Data entries
— START —

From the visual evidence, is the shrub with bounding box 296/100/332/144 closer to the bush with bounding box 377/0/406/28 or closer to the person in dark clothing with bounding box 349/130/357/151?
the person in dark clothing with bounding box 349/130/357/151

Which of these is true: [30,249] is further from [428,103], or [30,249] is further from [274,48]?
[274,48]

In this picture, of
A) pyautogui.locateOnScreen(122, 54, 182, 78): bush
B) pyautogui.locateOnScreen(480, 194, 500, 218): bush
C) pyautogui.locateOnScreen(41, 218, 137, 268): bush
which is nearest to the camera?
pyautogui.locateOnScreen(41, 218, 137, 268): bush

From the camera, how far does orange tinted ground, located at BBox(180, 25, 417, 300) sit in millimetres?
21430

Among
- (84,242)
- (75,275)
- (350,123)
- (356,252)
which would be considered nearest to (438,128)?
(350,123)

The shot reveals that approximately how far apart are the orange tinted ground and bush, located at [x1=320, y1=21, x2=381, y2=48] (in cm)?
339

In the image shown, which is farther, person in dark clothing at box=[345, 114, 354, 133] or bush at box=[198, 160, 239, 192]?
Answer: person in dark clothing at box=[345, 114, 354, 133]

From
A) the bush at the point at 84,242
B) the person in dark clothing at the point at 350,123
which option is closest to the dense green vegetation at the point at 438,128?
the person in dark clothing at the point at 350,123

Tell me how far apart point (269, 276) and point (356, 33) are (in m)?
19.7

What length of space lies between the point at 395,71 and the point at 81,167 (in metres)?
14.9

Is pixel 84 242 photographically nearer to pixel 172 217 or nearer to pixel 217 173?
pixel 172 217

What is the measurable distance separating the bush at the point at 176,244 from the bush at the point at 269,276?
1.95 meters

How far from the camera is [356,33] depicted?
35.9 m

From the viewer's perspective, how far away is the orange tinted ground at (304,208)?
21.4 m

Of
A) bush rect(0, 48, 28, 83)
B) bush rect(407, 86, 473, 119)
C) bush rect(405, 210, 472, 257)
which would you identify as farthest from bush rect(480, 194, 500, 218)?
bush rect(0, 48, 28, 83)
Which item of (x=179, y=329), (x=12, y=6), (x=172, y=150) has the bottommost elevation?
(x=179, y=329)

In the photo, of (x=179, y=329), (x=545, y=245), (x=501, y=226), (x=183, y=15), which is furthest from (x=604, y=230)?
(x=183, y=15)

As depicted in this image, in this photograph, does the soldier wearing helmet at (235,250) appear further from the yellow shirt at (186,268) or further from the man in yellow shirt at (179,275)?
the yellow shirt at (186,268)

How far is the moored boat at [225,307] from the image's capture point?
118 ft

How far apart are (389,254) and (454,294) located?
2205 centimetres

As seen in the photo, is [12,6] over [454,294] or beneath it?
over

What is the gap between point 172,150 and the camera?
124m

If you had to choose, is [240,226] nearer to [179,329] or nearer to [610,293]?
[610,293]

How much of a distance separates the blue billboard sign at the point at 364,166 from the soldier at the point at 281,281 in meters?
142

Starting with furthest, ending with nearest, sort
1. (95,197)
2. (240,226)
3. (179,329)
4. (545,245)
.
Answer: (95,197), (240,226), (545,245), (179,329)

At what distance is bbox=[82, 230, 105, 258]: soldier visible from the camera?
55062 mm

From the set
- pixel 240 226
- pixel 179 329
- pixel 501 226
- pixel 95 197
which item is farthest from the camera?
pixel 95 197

— END —

▸ Your instructions:
Reproduce every row above line for line, without changing a single character.

▸ Response below:
From the visual evidence, is the shrub with bounding box 296/100/332/144 closer to the bush with bounding box 377/0/406/28 or closer to the person in dark clothing with bounding box 349/130/357/151?
the person in dark clothing with bounding box 349/130/357/151

Which of these is true: [30,249] is further from [428,103], or [30,249] is further from [274,48]?
[274,48]

In this picture, of
A) pyautogui.locateOnScreen(122, 54, 182, 78): bush
B) pyautogui.locateOnScreen(480, 194, 500, 218): bush
C) pyautogui.locateOnScreen(41, 218, 137, 268): bush
which is nearest to the camera?
pyautogui.locateOnScreen(41, 218, 137, 268): bush

From the camera, how far does orange tinted ground, located at BBox(180, 25, 417, 300) sit in millimetres?
21430

Among
- (84,242)
- (75,275)
- (350,123)
- (356,252)
which would be considered nearest to (438,128)?
(350,123)

The shot reveals that approximately how far apart are the orange tinted ground and bush, located at [x1=320, y1=21, x2=381, y2=48] (in cm)?
339

In the image shown, which is farther, person in dark clothing at box=[345, 114, 354, 133] or bush at box=[198, 160, 239, 192]?
Answer: person in dark clothing at box=[345, 114, 354, 133]

From
A) the bush at the point at 84,242
B) the person in dark clothing at the point at 350,123
which option is closest to the dense green vegetation at the point at 438,128?
the person in dark clothing at the point at 350,123

Tell me how far apart point (269, 276) and point (356, 33) are (in m)?
19.7

What length of space lies between the point at 395,71 and the point at 81,167 (in metres)?
14.9

Is pixel 84 242 photographically nearer to pixel 172 217 or nearer to pixel 217 173?
pixel 172 217

What is the measurable distance separating the bush at the point at 176,244 from the bush at the point at 269,276?
1.95 meters

How far from the camera is [356,33] depicted?
35.9 m

From the viewer's perspective, how far away is the orange tinted ground at (304,208)?
21.4 m

Of
A) bush rect(0, 48, 28, 83)
B) bush rect(407, 86, 473, 119)
C) bush rect(405, 210, 472, 257)
which would you identify as farthest from bush rect(480, 194, 500, 218)?
bush rect(0, 48, 28, 83)
Which item of (x=179, y=329), (x=12, y=6), (x=172, y=150) has the bottommost elevation?
(x=179, y=329)

In the photo, of (x=179, y=329), (x=545, y=245), (x=501, y=226), (x=183, y=15), which is furthest from (x=604, y=230)?
(x=183, y=15)

As depicted in this image, in this photograph, does the soldier wearing helmet at (235,250) appear further from the yellow shirt at (186,268) or further from the man in yellow shirt at (179,275)?
the yellow shirt at (186,268)

How far is the moored boat at [225,307] from the image's capture point?
118 ft

How far apart are (389,254) and (454,294) located?
2205 centimetres

As seen in the photo, is [12,6] over [454,294] or beneath it?
over

What is the gap between point 172,150 and the camera?
124m

If you had to choose, is [240,226] nearer to [179,329] or nearer to [610,293]?
[610,293]

How much of a distance separates the blue billboard sign at the point at 364,166 from the soldier at the point at 281,281 in meters?
142

Starting with furthest, ending with nearest, sort
1. (95,197)
2. (240,226)
3. (179,329)
4. (545,245)
.
Answer: (95,197), (240,226), (545,245), (179,329)

At what distance is bbox=[82, 230, 105, 258]: soldier visible from the camera?
55062 mm

From the set
- pixel 240 226
- pixel 179 329
- pixel 501 226
- pixel 95 197
which item is farthest from the camera?
pixel 95 197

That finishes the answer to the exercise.